> [AIM OF THE EXERCISE]
The entries are to be repeated exactly, with all pictures omitted.

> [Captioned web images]
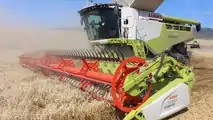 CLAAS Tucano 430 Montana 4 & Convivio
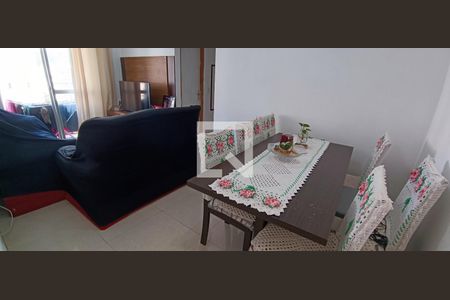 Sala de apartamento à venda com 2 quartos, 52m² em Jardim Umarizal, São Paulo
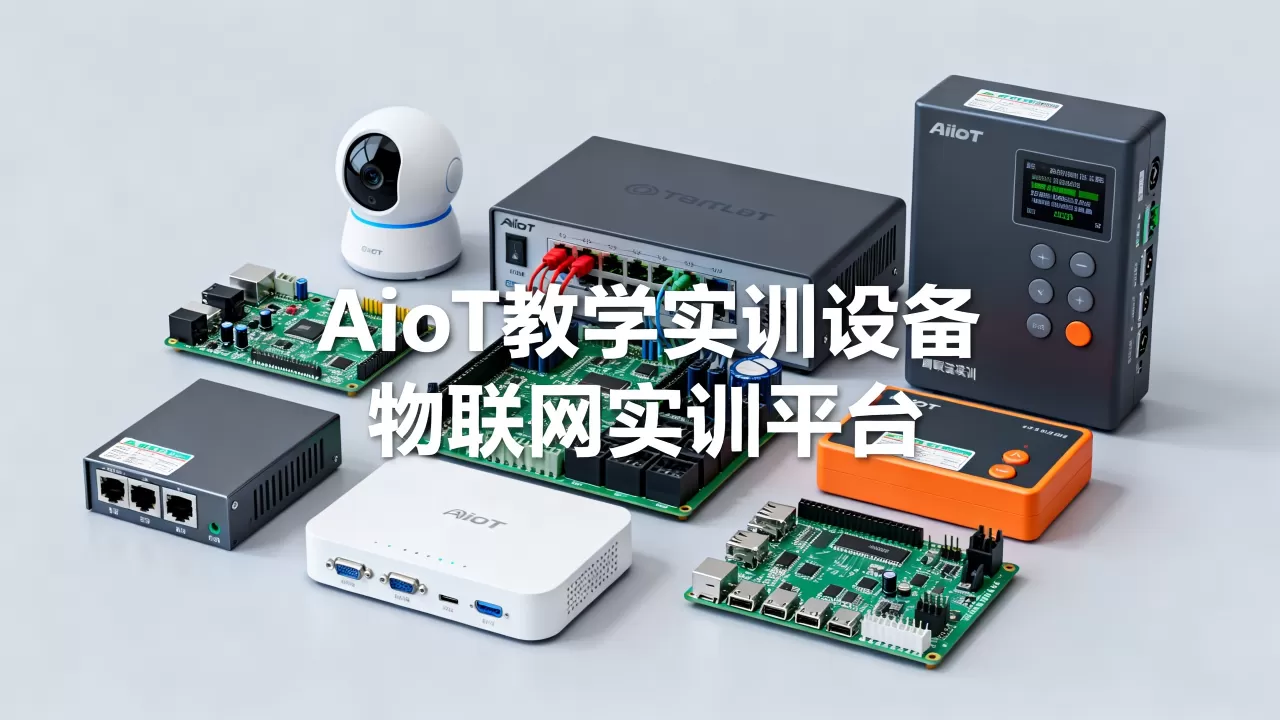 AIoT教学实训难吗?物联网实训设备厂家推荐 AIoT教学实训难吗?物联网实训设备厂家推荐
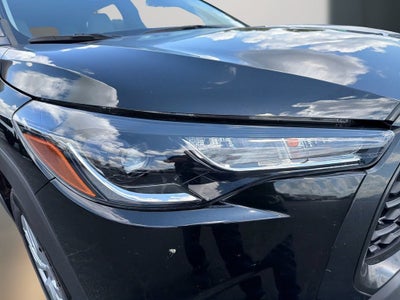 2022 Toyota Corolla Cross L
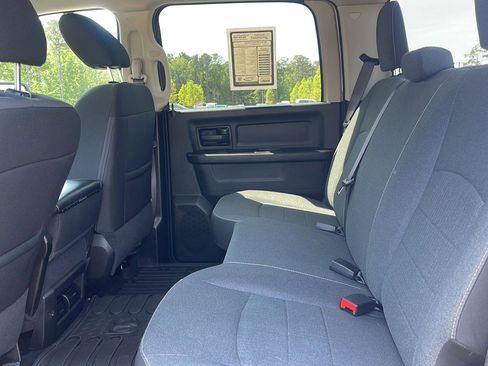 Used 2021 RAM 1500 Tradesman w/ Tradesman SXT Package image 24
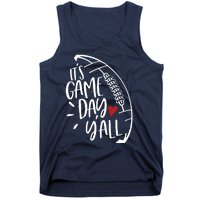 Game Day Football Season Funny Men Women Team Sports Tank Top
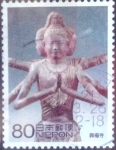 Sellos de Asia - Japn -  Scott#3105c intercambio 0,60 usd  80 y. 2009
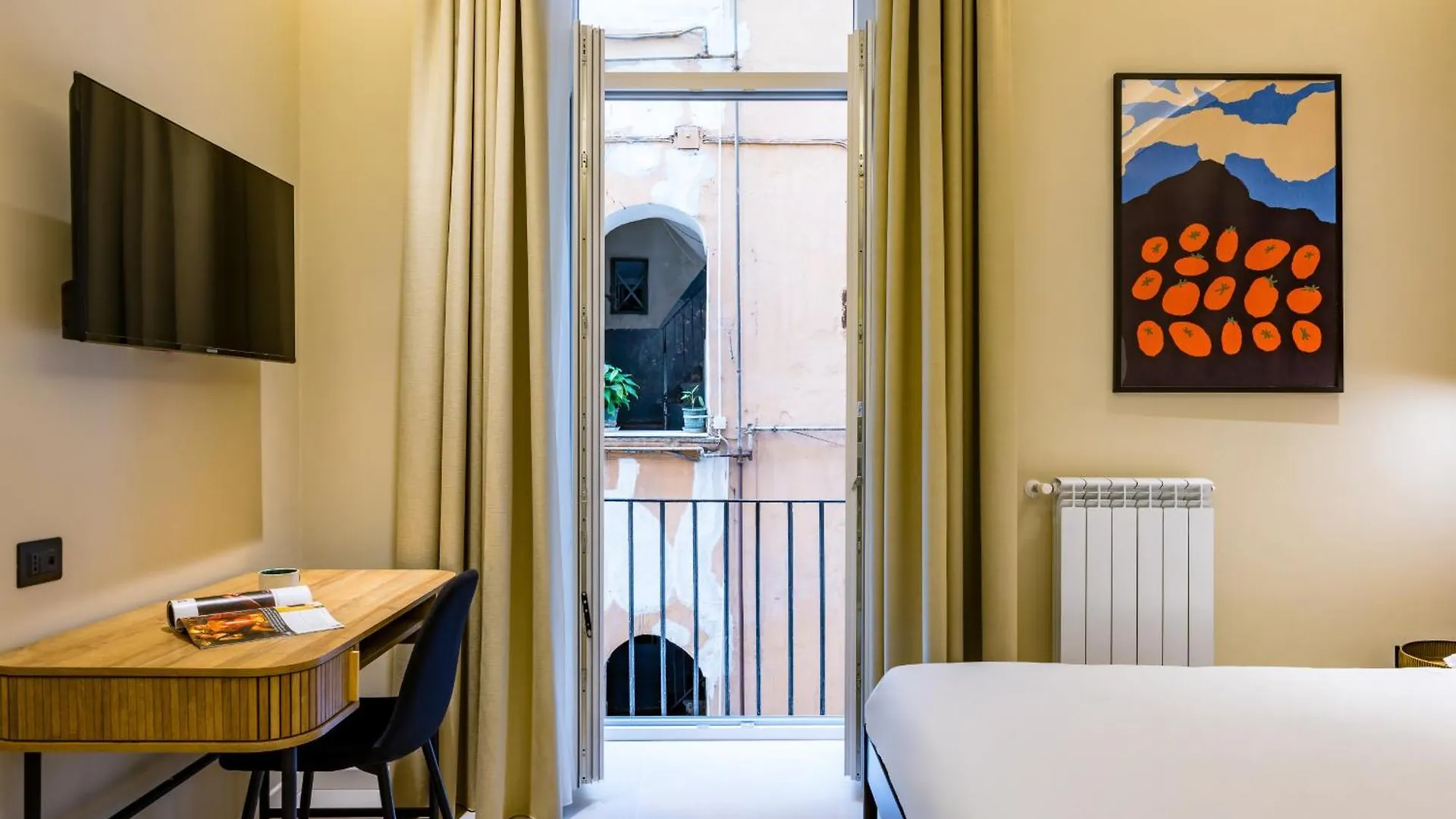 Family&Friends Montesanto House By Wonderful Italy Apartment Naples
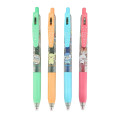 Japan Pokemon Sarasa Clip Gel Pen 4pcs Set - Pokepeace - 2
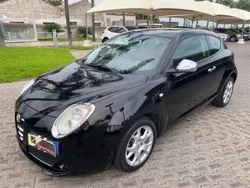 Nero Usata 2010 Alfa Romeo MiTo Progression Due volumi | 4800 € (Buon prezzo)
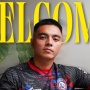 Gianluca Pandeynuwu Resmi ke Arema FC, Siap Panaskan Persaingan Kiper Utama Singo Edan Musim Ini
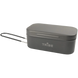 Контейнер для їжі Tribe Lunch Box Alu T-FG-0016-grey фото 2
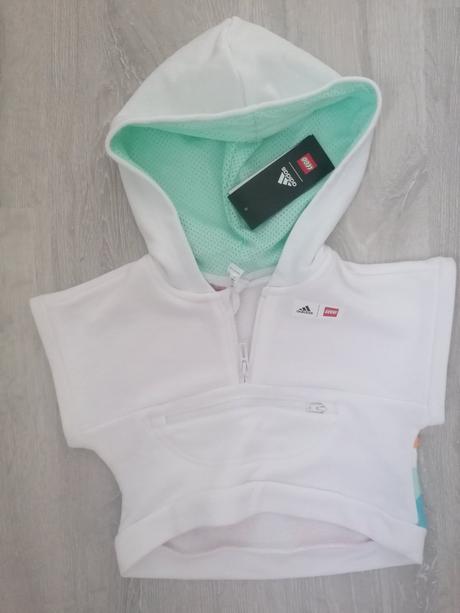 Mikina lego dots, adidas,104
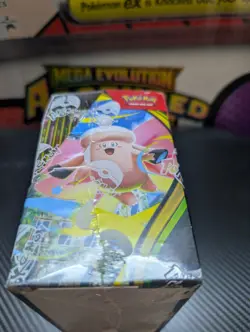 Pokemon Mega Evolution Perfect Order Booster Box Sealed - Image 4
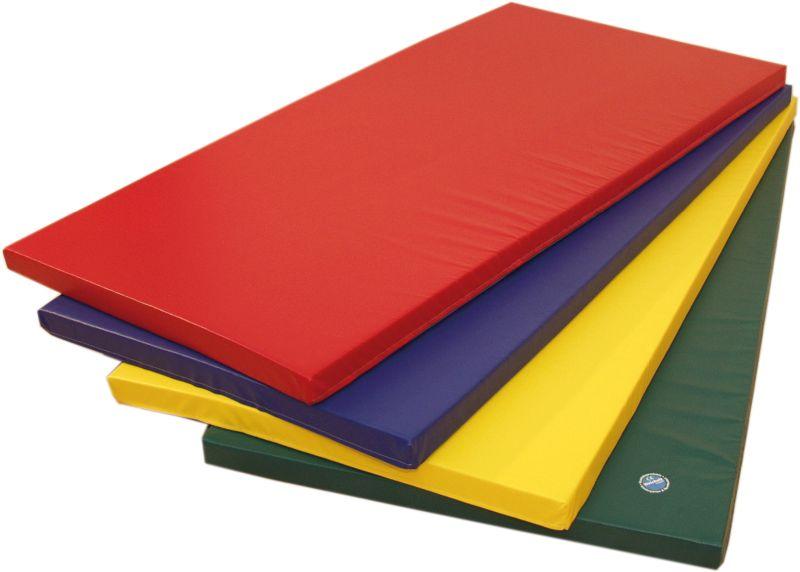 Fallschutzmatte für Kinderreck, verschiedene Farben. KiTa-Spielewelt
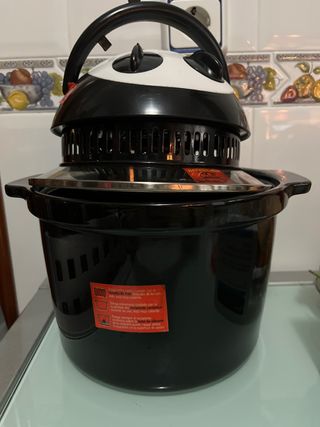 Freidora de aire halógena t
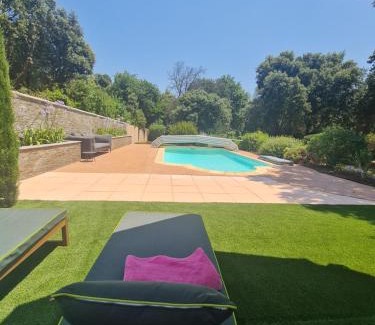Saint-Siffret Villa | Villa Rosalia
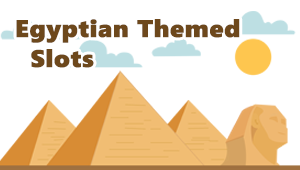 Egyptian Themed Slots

> [SOLUTION FOR THIS EXERCISE]
 CLAAS Tucano 430 Montana 4 & Convivio
 Sala de apartamento à venda com 2 quartos, 52m² em Jardim Umarizal, São Paulo
 AIoT教学实训难吗?物联网实训设备厂家推荐 AIoT教学实训难吗?物联网实训设备厂家推荐
 2022 Toyota Corolla Cross L
 Used 2021 RAM 1500 Tradesman w/ Tradesman SXT Package image 24
 Game Day Football Season Funny Men Women Team Sports Tank Top
 Sellos de Asia - Japn -  Scott#3105c intercambio 0,60 usd  80 y. 2009
 Family&Friends Montesanto House By Wonderful Italy Apartment Naples
 Japan Pokemon Sarasa Clip Gel Pen 4pcs Set - Pokepeace - 2
 Nero Usata 2010 Alfa Romeo MiTo Progression Due volumi | 4800 € (Buon prezzo)
 Gianluca Pandeynuwu Resmi ke Arema FC, Siap Panaskan Persaingan Kiper Utama Singo Edan Musim Ini
 Контейнер для їжі Tribe Lunch Box Alu T-FG-0016-grey фото 2
 Mikina lego dots, adidas,104
 Pokemon Mega Evolution Perfect Order Booster Box Sealed - Image 4
 Fallschutzmatte für Kinderreck, verschiedene Farben. KiTa-Spielewelt
 Freidora de aire halógena t
Saint-Siffret Villa | Villa Rosalia
 Egyptian Themed Slots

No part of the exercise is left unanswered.